Tropical Storm Ophelia is delivering strong winds and rain early Saturday to the coasts of North Carolina and Virginia, where communities are now experiencing power outages as flood and storm surge threats persist.
The storm is expected to bring heavy rain across a large swath of the mid-Atlantic, from as far south as North Carolina and Virginia to Delaware and New York beginning early Saturday and continuing through the weekend.
But coastal areas in North Carolina are expected to bear the brunt of impacts as the expansive storm is poised to make landfall early Saturday, the National Hurricane Center said.
Centered about 55 miles south-southwest of Cape Lookout, North Carolina, Ophelia’s maximum sustained winds were near 70 mph, the hurricane center said Saturday at 2 a.m. ET. The storm was moving at about 12 mph, and it is expected to trek north along the East Coast over the weekend as it weakens after landfall.
Roughly 40,000 homes and businesses across North Carolina and Virginia had lost power by early Saturday, according to utility tracking site PowerOutage.us.
“The combination of a dangerous storm surge and the tide will cause normally dry areas near the coast to be flooded by rising waters moving inland from the shoreline,” the hurricane center warned.
TRACK THE STORM
• Hurricane watch: Areas north of Surf City, North Carolina, to Ocracoke Inlet are under a hurricane watch. The state also is under an emergency declaration.
• Storm surge threat: Storm surge watches and warnings are in effect from Surf City, North Carolina, to the Chesapeake Bay. A storm surge happens when strong winds cause water levels to rise and push water on-shore. Water levels began rising Friday night along some coastal areas in North Carolina.
• Dangerous flooding: Risk of flash flooding during overnight hours has increased for eastern North Carolina, according to the state’s emergency management department. Storm surge is forecast along the Pamlico and Neuse Rivers, the department warned.
On Friday, communities along North Carolina’s coast had already begun seeing flooded roads. In coastal Cedar Island, water collected on Highway 12, though it was open and passable, the state transportation department said.
“But please don’t go out tonight unless you absolutely have to. There is sand and water on the roadway, and it’s dark and stormy,” the department said in a social media post.
Ophelia is on track to move across eastern North Carolina and then travel through southeastern Virginia, before heading further north across the Delmarva Peninsula Saturday and Sunday, the hurricane center said.
The storm’s strong winds could also knock out power in some places, particularly along the coast.
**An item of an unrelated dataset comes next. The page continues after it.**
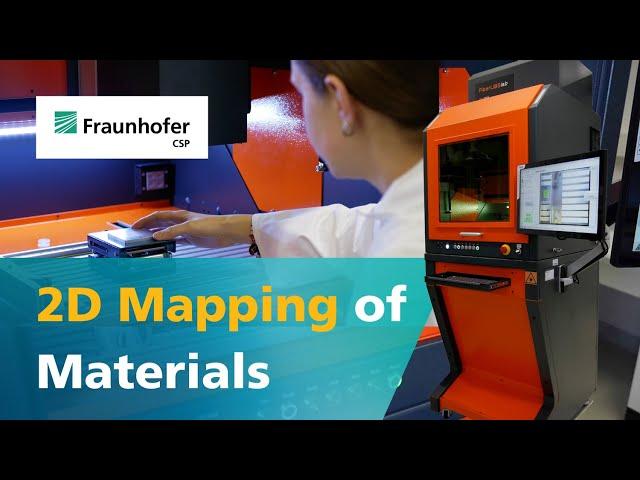 Rapid material analysis of surfaces and coatings using laser-induced breakdown spectroscopy (LIBS)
Tropical-storm-force winds – between 39 and 73 mph – extend outward up to 300 miles from the Ophelia’s center, according to the hurricane center.
In Maryland, the governor declared an emergency due to the storm’s potential impacts.
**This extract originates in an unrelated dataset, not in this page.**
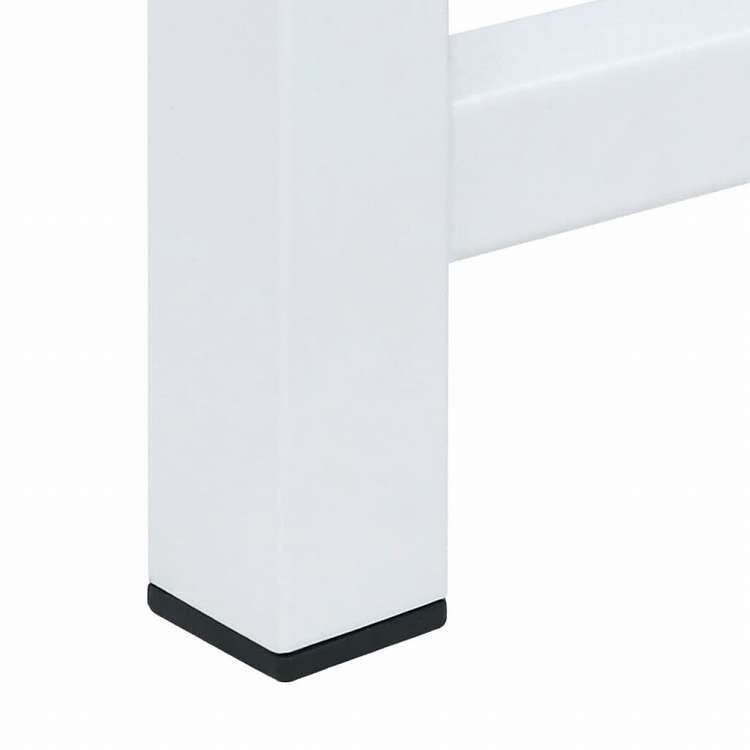 vidaXL 洗濯機置き台 引き出しボード棚付き ホワイトホーム&ガーデン 家電用アクセサリ 洗濯関連用品 ウォッシャー・ドライヤーアクセサリ(代引不可)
“If you can avoid driving or being out during the storm please do so. We are expecting an extended period of strong winds, heavy rainfall, and elevated tides,” Maryland Gov. Wes Moore said.
As the storm threatens to bombard coastal areas with the worst of the winds and rain, some inland communities in southern New England will still see impacts.
“Heavy rainfall from this system could produce locally considerable flash, and urban flooding impacts across portions of the Mid-Atlantic states from North Carolina to New Jersey through Sunday,” the hurricane center said.
The storm could also bring dangerous surf and rip currents along East Coast through the weekend, the hurricane center warned.
One to 5 feet of surge is possible in some areas, particularly in inlets and rivers from around Surf City, North Carolina, to Manasquan Inlet on the New Jersey shore.